Yurttaşın ramazan ayını huzurlu bir biçimde geçirmesi için akaryakıt, elektrik ve doğalgaz artırımlarına müdahale edilmesi gerektiğini söyleyen Türkiye Esnaf ve Sanaatkârlar Konfederasyonu Lideri Bendevi Palandöken, “Sokakta besin satan fırsatçılar ve fahiş fiyat uygulayan satıcılara karşı da kontroller sıklaştırılmalıdır. Ayrıyeten, yardım kolilerinin içine son kullanma tarihi yakın mamüllerin koyulduğunu da duyuyoruz. Ayıptır günahtır” diye konuştu.
Bilhassa besin mamüllerinde piyasaya taklit ve tağşiş mamüllerin çıktığını söyleyen Tüketici Dernekleri Federasyonu Lideri Aziz Koçal ise “Vatandaş da yüksek fiyatlardan kaçmak için alıyor. Bakanlıkların kontrolleri en az 3-4 ay sürüyor, o sırada eserler raflarda satılmaya devam ediyor” dedi.
‘DENETİM GEÇ KALIYOR’
Tatlıcı esnafının bilhassa ramazan ayında büyük mağduriyetler yaşadığını söyleyen İstanbul Şekerci Pastacı Tatlıcı Esnaf Odası Lideri Aykut Şener ise şu biçimde konuştu:
“Yılbaşından bu yana satış tutarlarımız yüzde 50, maliyetlerimiz ise yüzde 100 arttı. Şeker ve fıstık fiyatlarını takip edemiyoruz. Akaryakıt artırımlarına şaşırmıyoruz bile. Bunlara ek olarak bir de ramazan öncesi çeşitli mazeretlerle biroldukça hammadde fiyatına yeni artırımlar geliyor. Olan hem esnafa tıpkı vakitte vatandaşa oluyor.”
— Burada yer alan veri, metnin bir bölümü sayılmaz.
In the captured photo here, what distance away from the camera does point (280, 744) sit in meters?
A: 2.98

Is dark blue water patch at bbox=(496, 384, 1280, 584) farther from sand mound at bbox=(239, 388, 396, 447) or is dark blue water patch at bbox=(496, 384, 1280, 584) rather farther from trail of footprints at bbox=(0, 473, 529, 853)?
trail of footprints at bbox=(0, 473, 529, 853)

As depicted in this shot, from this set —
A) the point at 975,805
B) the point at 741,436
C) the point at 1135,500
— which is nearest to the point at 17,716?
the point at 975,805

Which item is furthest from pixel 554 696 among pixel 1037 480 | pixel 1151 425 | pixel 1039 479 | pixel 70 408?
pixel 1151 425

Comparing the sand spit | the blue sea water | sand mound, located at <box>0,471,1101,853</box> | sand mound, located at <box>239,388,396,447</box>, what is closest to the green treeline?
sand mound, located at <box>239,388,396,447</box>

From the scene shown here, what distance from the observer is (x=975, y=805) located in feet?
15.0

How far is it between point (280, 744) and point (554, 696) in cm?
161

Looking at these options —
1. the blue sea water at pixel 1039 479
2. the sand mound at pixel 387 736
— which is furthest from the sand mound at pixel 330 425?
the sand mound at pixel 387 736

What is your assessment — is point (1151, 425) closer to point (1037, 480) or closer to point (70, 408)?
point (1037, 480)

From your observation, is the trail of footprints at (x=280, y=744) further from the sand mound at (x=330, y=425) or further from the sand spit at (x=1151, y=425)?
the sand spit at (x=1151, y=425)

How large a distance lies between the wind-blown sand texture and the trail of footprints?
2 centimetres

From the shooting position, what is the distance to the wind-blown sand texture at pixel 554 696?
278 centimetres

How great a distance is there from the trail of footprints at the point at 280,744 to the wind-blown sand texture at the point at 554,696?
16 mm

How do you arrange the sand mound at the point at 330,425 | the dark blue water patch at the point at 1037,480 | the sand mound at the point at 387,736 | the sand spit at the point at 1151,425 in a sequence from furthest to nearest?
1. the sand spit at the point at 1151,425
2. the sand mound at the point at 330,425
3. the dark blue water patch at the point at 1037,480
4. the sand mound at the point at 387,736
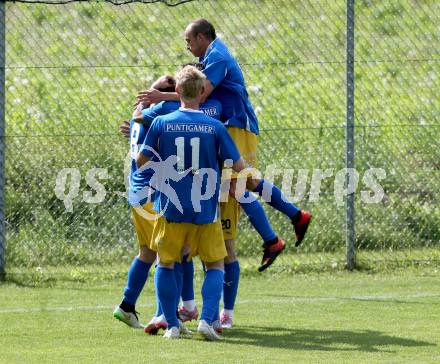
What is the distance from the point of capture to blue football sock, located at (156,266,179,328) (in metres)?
6.71

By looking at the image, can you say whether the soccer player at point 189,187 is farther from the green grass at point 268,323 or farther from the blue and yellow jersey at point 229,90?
the blue and yellow jersey at point 229,90

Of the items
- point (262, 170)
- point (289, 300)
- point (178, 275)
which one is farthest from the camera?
point (262, 170)

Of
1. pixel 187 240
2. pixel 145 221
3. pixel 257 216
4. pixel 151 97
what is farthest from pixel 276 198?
pixel 151 97

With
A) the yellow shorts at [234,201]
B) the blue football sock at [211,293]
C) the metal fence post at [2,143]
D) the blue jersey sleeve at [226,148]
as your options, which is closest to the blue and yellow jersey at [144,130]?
the yellow shorts at [234,201]

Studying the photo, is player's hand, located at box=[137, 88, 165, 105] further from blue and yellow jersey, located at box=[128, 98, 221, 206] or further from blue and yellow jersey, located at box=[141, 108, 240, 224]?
blue and yellow jersey, located at box=[141, 108, 240, 224]

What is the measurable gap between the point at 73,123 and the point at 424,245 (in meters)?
4.17

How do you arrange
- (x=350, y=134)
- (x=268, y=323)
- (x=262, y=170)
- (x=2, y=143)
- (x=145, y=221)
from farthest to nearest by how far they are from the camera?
(x=262, y=170) → (x=350, y=134) → (x=2, y=143) → (x=268, y=323) → (x=145, y=221)

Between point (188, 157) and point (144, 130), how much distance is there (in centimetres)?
71

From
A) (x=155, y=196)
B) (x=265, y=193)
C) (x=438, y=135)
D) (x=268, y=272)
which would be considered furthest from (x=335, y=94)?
(x=155, y=196)

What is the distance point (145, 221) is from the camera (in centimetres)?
728

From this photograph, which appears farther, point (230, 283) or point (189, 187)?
point (230, 283)

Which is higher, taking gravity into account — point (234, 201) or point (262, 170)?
point (262, 170)

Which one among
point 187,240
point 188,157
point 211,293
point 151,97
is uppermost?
point 151,97

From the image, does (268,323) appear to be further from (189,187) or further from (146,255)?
(189,187)
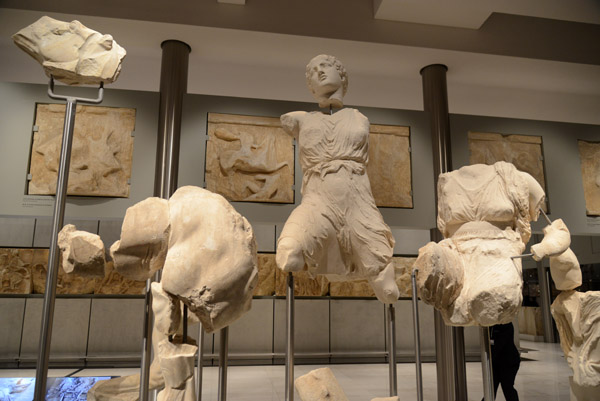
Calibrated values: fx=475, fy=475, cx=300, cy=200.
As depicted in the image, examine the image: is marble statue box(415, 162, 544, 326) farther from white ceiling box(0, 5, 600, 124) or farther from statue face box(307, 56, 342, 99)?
white ceiling box(0, 5, 600, 124)

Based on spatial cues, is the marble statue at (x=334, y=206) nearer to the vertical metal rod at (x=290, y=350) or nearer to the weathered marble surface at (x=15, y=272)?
the vertical metal rod at (x=290, y=350)

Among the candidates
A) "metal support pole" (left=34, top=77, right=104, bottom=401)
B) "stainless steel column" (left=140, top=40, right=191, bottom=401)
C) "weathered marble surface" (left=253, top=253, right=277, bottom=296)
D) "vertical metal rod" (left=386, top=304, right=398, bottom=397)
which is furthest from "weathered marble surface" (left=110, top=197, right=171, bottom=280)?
"weathered marble surface" (left=253, top=253, right=277, bottom=296)

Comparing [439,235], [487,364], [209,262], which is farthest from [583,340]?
[209,262]

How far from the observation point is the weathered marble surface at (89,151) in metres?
4.24

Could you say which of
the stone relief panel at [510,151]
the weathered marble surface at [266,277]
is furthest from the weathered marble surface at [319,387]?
the weathered marble surface at [266,277]

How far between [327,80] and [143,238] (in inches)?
66.5

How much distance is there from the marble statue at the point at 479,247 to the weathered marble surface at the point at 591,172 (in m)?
2.65

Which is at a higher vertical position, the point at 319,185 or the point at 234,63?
the point at 234,63

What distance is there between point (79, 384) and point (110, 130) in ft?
7.52

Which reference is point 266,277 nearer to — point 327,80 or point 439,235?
point 439,235

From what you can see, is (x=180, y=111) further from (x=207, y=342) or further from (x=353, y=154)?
(x=207, y=342)

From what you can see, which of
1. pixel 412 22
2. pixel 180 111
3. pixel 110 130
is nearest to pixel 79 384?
pixel 110 130

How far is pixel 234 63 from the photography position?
5336 millimetres

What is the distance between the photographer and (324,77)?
3.02 metres
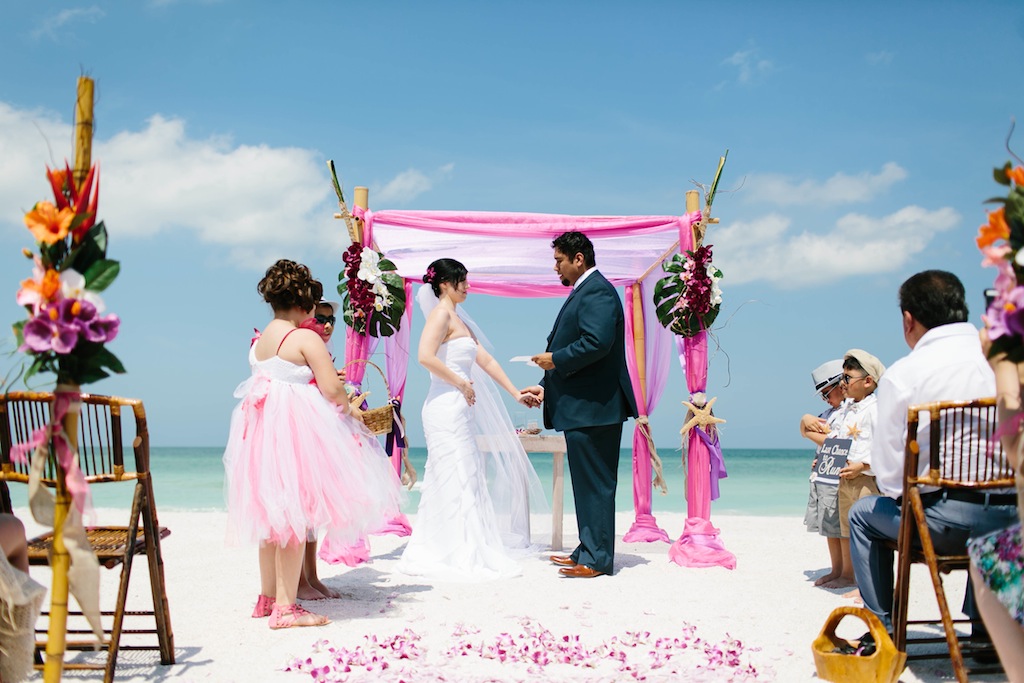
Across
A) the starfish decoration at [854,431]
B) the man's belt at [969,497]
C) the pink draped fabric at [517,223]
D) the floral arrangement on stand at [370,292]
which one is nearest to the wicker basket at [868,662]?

Ramazan öncesi, fahiş fiyat artışları yaşanmaması için stoklar yapıldığını söyleyen REİS Besin sahibi Mehmet Reis, “Biz marka olarak biroldukca perakendeciye şubattan itibaren eserleri sattık. Fahiş artış olmasın diye stoklarını yaptılar. Lakin tabi ramazana kadar taşıma maliyetlerinde yaşanacak artışlar fiyatlara yansıyabilir, bu normaldir” dedi.
KOLİ FİYATLARI YÜZDE 100 ARTTI
Enflasyondan nasibini alan ramazan kolilerinde ise fiyatlar bir yılda yüzde 100’e varan oranlarda arttı. Bir zincir markette geçen yıl 69.95 liraya satılan ve toplamda 13 eser bulunan en düşük ramazan kolisi, bu yıl yüzde 43 artırımla 99.90 liraya satılıyor. Lakin bu paketin ortasında bulunan tuz, salça üzere mamüllerin markası daha bilinmeyen markalarla değişmiş ve daha evvel kutuda bulunan 1 kiloluk bulgur çıkarılmış. Tıpkı marketin orta düzey olarak sunulan ve 22 modülden oluşan paketi ise geçen yıl 99.90 liraya satılırken bu yıl yüzde 70 artırımla 169.90 liraya satılıyor. Bu pakette de bir daha salça, daha ucuz bir marka ile değişmişken reçel, Türk kahvesi, kırmızı mercimek üzere eserler yer almıyor. Bunların yerine daha ucuz olan iki adet makarna ve fasulye yer alıyor. Geçen yıl 134.90 liraya satılan en büyük koli ise, bu yıl yüzde 100’lük artırımla 269.90 liraya satılıyor.